Overview

The beehive paintings involve extensive travel throughout New Zealand and an element of chance. Several key ideas are at work—the idea that the paintings are a literal recovery of found scuptural installations on the landscape, notions of transformation and the electric connections between light and dark, stillness and movement, order and chaos.

My later dark paintings delve into personal history, national history along with the abstract. These paintings may be viewed as tableaux of memory; as a conveyor belt of memory that promotes mysterious and, at times surprising, links between various objects and landscapes.

b. 1961, New Zealand
Lives in Auckland

Michael Hight is a self-taught painter who has been exhibiting regularly since the late 1980s. He is best known for his hyper-real paintings of beehives in the New Zealand landscape, which frequently depict locations in Central Otago and Canterbury. Hight’s more recent works include dark, surreal dreamscapes that weave in imagery of objects that have a personal significance to the artist. Toys, musical instruments, books, rusted corrugated iron and other such items are set in striking juxtaposition to rustic landscapes, often with dark skies above.

Hight has stated, “The beehive paintings involve extensive travel throughout New Zealand and an element of chance. Several key ideas are at work—the idea that the paintings are a literal recovery of found sculptural installations on the landscape, notions of transformation and the electric connections between light and dark, stillness and movement, order, and chaos. My later dark paintings delve into personal history, national history, along with the abstract. These paintings may be viewed as tableaux of memory, as a conveyor belt of memory that promotes mysterious and, at times surprising, links between various objects and landscapes.”

Hight’s engagement with the New Zealand landscape forms a commentary on human interaction with the geological environment. The ubiquitous beehive serves as a touchstone and a recurring motif, often suggesting an unseen human presence. In many of his works, the slow creep of natural decay alludes to an incremental but inevitable return to nature. This is subtly evident in the weathering of timber on beehives, in the rusting shells of scrapped cars, in collapsing walls of abandoned buildings. Hight’s paintings carry a sense of the uncanny, and a reminder of the vast discrepancies between human and geological time scales. Similar motifs run through his night paintings, which feature surreal dreamscapes. The content and aesthetic of these works is reminiscent of European vanitas paintings of the 16th and 17th centuries, which reflected on mortality and the temporal nature of matter. Unifying themes in these two bodies of work are geographical specificity and reflections on the complex relationship between humans and the natural environment. 

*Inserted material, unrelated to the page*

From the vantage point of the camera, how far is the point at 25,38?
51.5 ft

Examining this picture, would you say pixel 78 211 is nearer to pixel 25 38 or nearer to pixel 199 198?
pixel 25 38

Hight has an exhibition history of more than 25 years. He continues to exhibit regularly in New Zealand and Australia. Highlights include inclusion in exhibitions at City Gallery, Wellington (2001 and 2007)—and his work is held in numerous public and private collections in New Zealand, and private collections in the UK, Germany, Italy, USA, Hong Kong and Australia. In 2014 Gow Langsford Gallery published his first monograph Michael Hight: Crossing the Line.

Gow Langsford Gallery has represented Michael Hight since 1987.